Parsing 'Benefit_Options.pdf' Extracting text from 'C:\Projects\AzureSearchOpenAI/data\Benefit_Options.pdf' using Azure Document Intelligence Traceback (most recent call last): File "C:\Projects\AzureSearchOpenAI\scripts\prepdocs.py", line 429, in loop.run_until_complete(main(ingestion_strategy, azd_credential, args)) File "C:\Python\Lib\asyncio\base_events.py", line 687, in run_until_complete return future.result() ^^^^^^^^^^^^^^^ File "C:\Projects\AzureSearchOpenAI\scripts\prepdocs.py", line 247, in main await strategy.run(search_info) File "C:\Projects\AzureSearchOpenAI\scripts\prepdocslib\filestrategy.py", line 64, in run pages = [page async for page in processor.parser.parse(content=file.content)] ^^^^^^^^^^^^^^^^^^^^^^^^^^^^^^^^^^^^^^^^^^^^^^^^^^^^^^^^^^^^^^^^^^^^^ File "C:\Projects\AzureSearchOpenAI\scripts\prepdocslib\pdfparser.py", line 58, in parse poller = await document_intelligence_client.begin_analyze_document( ^^^^^^^^^^^^^^^^^^^^^^^^^^^^^^^^^^^^^^^^^^^^^^^^^^^^^^^^^^ File "C:\Projects\AzureSearchOpenAI\scripts.venv\Lib\site-packages\azure\core\tracing\decorator_async.py", line 77, in wrapper_use_tracer
return await func(*args, **kwargs) ^^^^^^^^^^^^^^^^^^^^^^^^^^^ File "C:\Projects\AzureSearchOpenAI\scripts.venv\Lib\site-packages\azure\ai\documentintelligence\aio_operations_operations.py", line 372, in begin_analyze_document raw_result = await self._analyze_document_initial( # type: ignore ^^^^^^^^^^^^^^^^^^^^^^^^^^^^^^^^^^^^^^^^^^^^^^^^^^^^^ File "C:\Projects\AzureSearchOpenAI\scripts.venv\Lib\site-packages\azure\ai\documentintelligence\aio_operations_operations.py", line 130, in _analyze_document_initial map_error(status_code=response.status_code, response=response, error_map=error_map) File "C:\Projects\AzureSearchOpenAI\scripts.venv\Lib\site-packages\azure\core\exceptions.py", line 164, in map_error raise error azure.core.exceptions.ClientAuthenticationError: (PermissionDenied) Principal does not have access to API/Operation. Code: PermissionDenied Message: Principal does not have access to API/Operation.

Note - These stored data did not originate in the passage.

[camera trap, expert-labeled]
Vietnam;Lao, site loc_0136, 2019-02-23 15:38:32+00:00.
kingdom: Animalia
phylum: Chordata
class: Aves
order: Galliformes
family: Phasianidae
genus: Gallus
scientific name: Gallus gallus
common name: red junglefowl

cdhinrichs commented 3 months ago

This problem seems to be the type that has several possible causes that all lead to the same error mode. I had this problem, but my solution was unlike the others above. What I found helpful was when I (finally) tracked down the actual behavior of DefaultAzureCredential, which was unexpected to me. This behavior is rather well documented, but only in the comments of the class definition itself:

class DefaultAzureCredential(ChainedTokenCredential):
    """A default credential capable of handling most Azure SDK authentication scenarios.
    The identity it uses depends on the environment. When an access token is needed, it requests one using these
    identities in turn, stopping when one provides a token:

    1. A service principal configured by environment variables. See :class:`~azure.identity.aio.EnvironmentCredential`
       for more details.
    2. WorkloadIdentityCredential if environment variable configuration is set by the Azure workload
       identity webhook.
    3. An Azure managed identity. See :class:`~azure.identity.aio.ManagedIdentityCredential` for more details.
    4. On Windows only: a user who has signed in with a Microsoft application, such as Visual Studio. If multiple
       identities are in the cache, then the value of  the environment variable ``AZURE_USERNAME`` is used to select
       which identity to use. See :class:`~azure.identity.aio.SharedTokenCacheCredential` for more details.
    5. The identity currently logged in to the Azure CLI.
    6. The identity currently logged in to Azure PowerShell.
    7. The identity currently logged in to the Azure Developer CLI.
    """

In the case of this repo, azure-search-openai-demo, I have empirically determined that the expected path is #7 -- relying on the cached azd auth login credentials. Specifically, when you do azd up, the provisioning process relies on your Azure user account being the "Principal", who has permission / IAM role[s] to access all of the needed resources, such as the openai_client and so on.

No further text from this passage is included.